*Exercise description*
Copy the lines below verbatim, beginning with the line that includes "Which member from" and continuing to the end; leave out everything before it.

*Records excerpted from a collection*
*****

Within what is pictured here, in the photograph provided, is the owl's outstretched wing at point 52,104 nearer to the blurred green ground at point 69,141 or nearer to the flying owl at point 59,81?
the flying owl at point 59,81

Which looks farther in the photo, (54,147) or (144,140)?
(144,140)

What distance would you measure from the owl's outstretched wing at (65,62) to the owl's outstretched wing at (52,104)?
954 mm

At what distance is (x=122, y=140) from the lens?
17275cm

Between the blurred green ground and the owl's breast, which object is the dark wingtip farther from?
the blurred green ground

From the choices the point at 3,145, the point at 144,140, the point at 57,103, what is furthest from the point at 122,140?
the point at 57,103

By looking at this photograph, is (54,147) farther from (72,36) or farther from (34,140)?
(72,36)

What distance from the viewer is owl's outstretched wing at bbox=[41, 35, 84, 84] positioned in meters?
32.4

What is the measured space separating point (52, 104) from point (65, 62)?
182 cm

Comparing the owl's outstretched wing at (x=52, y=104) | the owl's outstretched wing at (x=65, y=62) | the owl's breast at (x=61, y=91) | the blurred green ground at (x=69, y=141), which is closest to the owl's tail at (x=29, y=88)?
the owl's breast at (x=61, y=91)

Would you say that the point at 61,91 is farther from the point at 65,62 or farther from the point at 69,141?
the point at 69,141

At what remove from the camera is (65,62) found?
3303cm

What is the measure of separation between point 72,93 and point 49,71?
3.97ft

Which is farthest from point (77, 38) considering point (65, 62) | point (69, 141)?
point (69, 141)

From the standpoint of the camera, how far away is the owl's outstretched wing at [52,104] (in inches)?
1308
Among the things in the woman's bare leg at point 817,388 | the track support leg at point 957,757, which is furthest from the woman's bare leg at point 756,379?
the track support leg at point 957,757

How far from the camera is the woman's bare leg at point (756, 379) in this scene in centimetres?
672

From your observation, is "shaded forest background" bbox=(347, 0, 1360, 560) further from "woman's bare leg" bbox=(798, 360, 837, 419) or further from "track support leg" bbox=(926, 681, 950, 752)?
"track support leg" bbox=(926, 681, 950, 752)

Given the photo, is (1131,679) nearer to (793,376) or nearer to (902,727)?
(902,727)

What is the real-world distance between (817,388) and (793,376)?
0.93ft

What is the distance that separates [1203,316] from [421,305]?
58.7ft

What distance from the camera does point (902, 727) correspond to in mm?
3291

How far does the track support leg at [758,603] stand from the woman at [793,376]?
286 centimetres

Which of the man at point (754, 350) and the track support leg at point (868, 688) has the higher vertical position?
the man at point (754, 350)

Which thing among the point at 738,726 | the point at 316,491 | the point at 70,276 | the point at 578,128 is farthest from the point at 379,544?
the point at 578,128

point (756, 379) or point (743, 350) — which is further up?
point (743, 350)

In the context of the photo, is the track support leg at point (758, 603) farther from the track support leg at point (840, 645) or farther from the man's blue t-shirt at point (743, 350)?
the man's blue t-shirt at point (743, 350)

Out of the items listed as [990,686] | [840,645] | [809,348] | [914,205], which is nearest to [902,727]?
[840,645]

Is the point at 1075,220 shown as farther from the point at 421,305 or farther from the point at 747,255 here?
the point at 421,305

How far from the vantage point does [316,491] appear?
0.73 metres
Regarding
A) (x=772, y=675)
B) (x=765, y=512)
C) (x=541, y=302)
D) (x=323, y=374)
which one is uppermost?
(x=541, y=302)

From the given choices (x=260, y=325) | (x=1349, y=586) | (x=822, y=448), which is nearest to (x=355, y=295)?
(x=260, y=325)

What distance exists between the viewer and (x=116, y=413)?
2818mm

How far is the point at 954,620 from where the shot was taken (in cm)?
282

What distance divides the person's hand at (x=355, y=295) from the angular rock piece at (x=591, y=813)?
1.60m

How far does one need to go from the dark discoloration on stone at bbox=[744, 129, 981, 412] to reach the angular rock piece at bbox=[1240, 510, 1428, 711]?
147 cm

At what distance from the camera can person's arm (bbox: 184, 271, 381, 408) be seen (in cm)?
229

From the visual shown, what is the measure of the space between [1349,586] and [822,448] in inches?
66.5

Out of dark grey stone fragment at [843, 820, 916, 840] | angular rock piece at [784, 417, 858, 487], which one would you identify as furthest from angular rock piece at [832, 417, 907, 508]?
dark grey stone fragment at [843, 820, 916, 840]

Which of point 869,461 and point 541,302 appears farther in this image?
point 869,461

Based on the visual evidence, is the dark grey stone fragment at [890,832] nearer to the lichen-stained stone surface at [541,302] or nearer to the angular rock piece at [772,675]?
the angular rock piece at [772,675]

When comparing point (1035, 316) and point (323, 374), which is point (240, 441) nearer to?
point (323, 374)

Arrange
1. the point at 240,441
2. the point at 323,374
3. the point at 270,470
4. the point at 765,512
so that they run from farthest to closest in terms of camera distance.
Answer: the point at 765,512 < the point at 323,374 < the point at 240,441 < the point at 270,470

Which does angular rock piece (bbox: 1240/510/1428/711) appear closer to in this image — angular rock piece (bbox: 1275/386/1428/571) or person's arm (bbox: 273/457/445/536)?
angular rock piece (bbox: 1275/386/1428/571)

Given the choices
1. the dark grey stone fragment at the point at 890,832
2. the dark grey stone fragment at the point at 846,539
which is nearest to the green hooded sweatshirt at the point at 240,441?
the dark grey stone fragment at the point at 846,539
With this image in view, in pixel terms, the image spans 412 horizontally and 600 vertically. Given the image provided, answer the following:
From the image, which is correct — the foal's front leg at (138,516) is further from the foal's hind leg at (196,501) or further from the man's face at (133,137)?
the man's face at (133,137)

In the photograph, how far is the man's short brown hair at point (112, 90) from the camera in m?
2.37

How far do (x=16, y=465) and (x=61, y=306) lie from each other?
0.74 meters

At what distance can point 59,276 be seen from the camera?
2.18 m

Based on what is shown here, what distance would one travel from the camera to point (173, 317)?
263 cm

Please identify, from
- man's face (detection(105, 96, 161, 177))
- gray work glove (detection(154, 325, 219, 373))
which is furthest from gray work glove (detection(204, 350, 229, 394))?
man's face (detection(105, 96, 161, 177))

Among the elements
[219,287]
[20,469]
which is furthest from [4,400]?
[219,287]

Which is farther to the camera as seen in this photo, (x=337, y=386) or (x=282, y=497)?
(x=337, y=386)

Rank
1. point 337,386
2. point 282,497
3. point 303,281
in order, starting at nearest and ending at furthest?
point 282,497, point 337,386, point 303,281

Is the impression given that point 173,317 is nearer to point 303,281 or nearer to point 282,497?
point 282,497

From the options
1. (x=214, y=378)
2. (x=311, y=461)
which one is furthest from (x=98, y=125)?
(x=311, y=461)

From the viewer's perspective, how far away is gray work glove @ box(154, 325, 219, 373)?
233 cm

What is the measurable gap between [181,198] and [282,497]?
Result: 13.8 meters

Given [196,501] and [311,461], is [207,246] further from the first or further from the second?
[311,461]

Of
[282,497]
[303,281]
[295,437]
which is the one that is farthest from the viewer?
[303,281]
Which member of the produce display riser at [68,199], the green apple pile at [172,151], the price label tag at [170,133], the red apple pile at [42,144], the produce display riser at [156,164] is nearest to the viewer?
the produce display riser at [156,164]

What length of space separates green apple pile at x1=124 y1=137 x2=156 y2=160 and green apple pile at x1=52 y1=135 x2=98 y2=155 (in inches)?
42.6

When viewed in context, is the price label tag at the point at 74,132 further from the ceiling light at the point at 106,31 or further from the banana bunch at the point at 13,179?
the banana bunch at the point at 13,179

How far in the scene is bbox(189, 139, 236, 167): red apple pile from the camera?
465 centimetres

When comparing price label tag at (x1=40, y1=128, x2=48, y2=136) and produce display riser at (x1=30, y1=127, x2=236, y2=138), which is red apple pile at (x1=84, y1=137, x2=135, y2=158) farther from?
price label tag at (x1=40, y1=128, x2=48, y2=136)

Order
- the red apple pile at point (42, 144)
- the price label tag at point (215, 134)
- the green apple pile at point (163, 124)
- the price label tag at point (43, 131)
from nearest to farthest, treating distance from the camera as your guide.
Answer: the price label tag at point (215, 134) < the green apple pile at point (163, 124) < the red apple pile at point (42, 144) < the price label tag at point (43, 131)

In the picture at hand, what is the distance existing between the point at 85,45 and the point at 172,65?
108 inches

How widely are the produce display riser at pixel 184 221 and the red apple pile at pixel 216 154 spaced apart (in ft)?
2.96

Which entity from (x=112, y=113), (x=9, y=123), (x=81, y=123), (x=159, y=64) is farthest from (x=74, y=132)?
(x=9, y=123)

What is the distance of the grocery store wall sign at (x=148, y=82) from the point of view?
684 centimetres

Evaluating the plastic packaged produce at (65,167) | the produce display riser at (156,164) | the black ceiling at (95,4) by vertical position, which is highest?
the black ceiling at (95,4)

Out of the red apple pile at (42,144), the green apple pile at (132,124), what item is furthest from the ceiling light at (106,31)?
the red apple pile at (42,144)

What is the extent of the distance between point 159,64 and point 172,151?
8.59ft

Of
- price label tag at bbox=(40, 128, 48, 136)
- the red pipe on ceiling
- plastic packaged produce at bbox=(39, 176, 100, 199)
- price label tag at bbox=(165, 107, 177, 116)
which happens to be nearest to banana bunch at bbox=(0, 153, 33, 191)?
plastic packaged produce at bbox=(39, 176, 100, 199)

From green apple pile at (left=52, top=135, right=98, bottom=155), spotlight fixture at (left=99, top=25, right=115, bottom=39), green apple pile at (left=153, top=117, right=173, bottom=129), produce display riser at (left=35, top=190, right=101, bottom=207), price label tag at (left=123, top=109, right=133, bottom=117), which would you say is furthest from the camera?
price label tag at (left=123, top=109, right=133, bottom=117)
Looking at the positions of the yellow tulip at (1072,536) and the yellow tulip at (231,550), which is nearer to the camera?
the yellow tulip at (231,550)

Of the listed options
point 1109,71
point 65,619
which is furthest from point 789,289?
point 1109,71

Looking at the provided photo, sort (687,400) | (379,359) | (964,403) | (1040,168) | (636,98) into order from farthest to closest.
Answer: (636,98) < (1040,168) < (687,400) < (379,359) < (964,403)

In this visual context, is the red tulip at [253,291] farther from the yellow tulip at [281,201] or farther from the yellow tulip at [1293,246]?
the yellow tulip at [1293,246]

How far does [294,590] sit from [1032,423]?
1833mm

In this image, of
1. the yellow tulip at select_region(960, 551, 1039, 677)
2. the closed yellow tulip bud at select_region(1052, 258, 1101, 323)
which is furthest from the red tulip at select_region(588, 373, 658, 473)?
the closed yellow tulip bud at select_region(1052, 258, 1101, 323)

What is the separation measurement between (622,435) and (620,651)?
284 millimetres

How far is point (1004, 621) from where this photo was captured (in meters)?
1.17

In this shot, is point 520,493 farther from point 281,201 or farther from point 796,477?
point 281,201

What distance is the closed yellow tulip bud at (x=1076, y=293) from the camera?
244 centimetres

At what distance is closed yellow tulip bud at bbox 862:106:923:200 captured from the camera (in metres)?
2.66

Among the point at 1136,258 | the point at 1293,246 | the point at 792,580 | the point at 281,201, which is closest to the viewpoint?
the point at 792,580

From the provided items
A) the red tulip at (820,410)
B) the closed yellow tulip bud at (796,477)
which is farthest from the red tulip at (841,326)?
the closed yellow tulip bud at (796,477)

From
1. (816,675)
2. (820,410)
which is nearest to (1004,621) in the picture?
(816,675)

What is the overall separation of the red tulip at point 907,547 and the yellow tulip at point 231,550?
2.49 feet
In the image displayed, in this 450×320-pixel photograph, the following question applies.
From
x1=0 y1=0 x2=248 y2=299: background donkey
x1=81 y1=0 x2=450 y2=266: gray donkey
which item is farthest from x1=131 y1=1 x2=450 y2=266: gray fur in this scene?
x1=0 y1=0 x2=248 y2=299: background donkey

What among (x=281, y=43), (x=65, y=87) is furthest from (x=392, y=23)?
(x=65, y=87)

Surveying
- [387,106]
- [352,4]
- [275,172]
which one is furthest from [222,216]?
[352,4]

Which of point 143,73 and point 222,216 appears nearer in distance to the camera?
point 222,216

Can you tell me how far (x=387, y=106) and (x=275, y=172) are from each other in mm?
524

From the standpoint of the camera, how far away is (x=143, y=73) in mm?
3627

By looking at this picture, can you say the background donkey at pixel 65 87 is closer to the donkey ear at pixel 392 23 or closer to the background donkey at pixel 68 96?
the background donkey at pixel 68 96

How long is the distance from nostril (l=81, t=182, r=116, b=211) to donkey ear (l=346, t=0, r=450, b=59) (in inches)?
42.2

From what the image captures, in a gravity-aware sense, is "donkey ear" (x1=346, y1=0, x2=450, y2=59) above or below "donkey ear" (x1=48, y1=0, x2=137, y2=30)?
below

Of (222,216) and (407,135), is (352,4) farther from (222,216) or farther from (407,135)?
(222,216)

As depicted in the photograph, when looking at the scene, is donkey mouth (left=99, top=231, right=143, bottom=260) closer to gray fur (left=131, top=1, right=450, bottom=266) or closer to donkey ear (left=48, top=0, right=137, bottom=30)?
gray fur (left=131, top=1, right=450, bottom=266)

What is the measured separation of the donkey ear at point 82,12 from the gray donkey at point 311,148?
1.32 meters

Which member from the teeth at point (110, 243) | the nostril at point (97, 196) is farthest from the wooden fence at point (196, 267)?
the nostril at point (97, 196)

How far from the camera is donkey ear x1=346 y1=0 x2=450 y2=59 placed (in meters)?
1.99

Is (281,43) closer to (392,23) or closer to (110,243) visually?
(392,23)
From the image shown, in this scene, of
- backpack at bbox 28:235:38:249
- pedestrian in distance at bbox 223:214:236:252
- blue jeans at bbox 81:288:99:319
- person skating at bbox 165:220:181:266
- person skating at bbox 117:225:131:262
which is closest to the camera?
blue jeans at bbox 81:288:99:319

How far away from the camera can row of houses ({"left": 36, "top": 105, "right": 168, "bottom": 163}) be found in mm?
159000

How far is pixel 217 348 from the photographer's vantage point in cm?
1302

*****

*Answer to this problem*
Which member from the teeth at point (110, 243) | the nostril at point (97, 196) is farthest from the wooden fence at point (196, 267)?
the nostril at point (97, 196)

How far from the camera is donkey ear x1=346 y1=0 x2=450 y2=59 placed (in meters)?
1.99

Is (281,43) closer to (392,23) or closer to (110,243) visually?
(392,23)
From the image shown, in this scene, of
- backpack at bbox 28:235:38:249
- pedestrian in distance at bbox 223:214:236:252
- blue jeans at bbox 81:288:99:319
- person skating at bbox 165:220:181:266
- person skating at bbox 117:225:131:262
which is closest to the camera?
blue jeans at bbox 81:288:99:319

How far away from the camera can row of houses ({"left": 36, "top": 105, "right": 168, "bottom": 163}) be found in mm?
159000

How far is pixel 217 348 from the photographer's vantage point in cm?
1302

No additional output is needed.